-- START Given data --

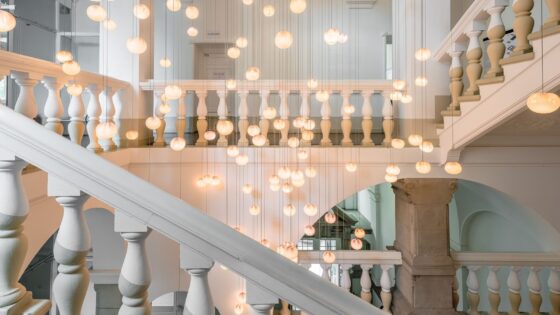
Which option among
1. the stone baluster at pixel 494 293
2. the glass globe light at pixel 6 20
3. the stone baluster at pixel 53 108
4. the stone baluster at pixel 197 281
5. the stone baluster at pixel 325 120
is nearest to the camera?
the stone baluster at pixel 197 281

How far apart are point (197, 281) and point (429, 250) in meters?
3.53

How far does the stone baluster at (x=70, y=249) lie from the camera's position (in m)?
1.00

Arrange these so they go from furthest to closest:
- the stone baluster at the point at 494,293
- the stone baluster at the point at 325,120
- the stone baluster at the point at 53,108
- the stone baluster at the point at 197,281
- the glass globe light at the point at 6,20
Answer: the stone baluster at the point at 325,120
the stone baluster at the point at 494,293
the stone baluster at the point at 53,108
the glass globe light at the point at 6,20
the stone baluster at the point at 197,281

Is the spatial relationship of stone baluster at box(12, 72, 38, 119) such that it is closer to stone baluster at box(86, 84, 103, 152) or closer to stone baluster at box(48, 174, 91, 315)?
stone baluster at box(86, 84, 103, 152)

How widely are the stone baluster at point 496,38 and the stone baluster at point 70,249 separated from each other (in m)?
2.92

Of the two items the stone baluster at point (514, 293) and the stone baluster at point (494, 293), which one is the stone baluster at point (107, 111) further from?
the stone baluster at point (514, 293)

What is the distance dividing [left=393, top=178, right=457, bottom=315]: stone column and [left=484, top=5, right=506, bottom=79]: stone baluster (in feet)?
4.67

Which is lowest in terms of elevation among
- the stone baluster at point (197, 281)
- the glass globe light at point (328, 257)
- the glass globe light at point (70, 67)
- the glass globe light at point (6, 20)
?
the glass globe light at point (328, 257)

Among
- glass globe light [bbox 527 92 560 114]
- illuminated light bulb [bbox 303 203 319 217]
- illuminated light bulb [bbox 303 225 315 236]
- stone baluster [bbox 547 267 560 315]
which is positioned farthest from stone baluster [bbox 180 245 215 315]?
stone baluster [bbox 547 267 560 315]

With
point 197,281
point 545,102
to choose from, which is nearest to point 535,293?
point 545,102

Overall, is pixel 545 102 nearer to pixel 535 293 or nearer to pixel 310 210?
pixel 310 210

-- END Given data --
-- START Given data --

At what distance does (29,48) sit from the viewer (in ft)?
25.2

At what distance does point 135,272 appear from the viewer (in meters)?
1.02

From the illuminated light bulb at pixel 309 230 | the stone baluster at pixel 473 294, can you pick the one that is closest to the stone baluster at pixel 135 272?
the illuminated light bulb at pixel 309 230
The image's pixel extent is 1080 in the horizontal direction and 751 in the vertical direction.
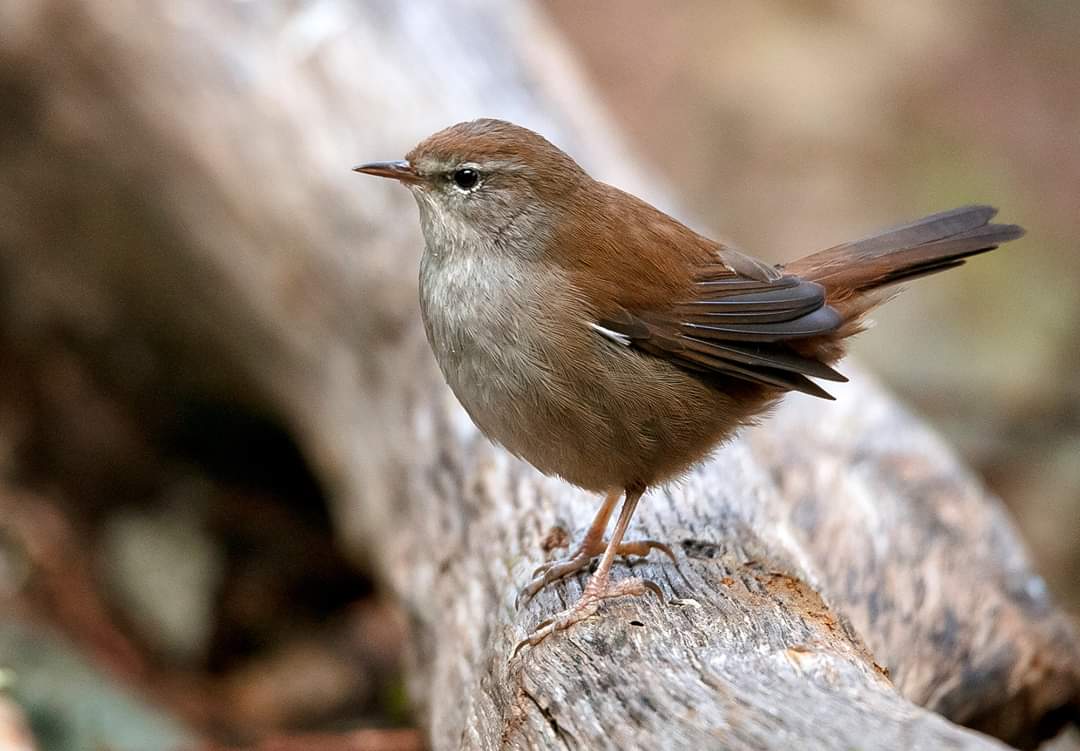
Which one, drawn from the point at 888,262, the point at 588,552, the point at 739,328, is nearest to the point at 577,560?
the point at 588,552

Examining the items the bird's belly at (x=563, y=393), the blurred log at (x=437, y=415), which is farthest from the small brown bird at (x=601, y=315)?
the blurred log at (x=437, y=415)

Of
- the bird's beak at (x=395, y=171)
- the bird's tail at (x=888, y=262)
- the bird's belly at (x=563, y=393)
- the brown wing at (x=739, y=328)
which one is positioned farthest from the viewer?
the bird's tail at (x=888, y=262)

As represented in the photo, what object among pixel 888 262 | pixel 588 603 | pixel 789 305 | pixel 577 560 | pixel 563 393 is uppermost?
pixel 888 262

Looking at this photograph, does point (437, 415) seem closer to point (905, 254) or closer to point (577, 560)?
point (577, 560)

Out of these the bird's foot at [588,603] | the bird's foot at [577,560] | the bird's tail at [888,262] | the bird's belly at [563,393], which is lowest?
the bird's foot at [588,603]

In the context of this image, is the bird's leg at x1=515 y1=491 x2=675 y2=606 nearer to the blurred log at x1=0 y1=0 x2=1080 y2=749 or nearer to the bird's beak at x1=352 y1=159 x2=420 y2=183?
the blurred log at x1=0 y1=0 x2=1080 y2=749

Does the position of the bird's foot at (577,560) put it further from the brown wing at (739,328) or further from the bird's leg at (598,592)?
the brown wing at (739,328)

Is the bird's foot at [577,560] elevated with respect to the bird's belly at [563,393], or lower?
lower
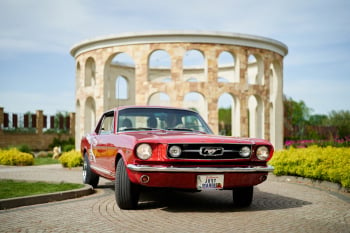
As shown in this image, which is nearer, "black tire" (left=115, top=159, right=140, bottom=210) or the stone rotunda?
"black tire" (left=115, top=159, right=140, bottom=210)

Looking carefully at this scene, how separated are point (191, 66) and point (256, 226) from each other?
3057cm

-- END Given data --
-- START Given data --

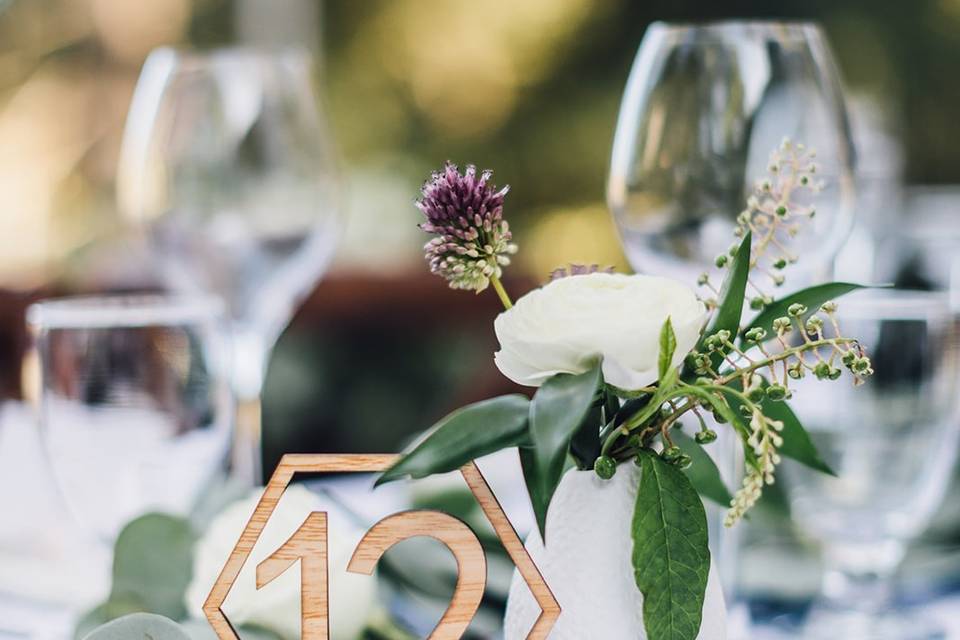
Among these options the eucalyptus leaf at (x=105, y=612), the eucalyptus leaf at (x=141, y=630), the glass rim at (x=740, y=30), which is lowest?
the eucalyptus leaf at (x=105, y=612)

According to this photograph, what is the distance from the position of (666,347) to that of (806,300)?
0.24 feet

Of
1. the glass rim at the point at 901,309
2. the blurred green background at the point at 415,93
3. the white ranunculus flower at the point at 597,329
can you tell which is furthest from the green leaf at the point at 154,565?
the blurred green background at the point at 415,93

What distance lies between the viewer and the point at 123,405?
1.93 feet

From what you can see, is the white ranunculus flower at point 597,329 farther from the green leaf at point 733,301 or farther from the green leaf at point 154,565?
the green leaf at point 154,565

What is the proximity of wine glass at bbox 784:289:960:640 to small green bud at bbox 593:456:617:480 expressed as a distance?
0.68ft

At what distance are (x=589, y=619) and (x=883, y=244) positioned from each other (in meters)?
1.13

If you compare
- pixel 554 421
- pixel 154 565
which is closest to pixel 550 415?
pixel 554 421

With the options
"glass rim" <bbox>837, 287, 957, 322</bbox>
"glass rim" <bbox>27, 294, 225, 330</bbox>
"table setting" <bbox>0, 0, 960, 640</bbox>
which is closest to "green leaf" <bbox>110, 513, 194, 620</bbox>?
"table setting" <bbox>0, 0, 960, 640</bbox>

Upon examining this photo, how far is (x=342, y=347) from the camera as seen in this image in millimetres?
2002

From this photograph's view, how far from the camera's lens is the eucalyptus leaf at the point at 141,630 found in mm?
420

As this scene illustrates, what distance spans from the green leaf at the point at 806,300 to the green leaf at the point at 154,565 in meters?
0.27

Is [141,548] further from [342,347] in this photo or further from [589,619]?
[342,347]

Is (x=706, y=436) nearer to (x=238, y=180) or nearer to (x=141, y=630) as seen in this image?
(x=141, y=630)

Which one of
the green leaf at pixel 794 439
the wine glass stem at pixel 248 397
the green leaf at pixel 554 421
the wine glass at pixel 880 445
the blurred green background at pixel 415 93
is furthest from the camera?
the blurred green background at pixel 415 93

-- END Given data --

**Exercise objective**: Report every line of the records above that contains the string "separated", matching case exactly.

**The response**:
How widely are the stone baluster at point 496,38 and the stone baluster at point 70,249 separated from each other (in m)?
Looking carefully at this scene, how separated are point (191, 66) and point (256, 226) from each other?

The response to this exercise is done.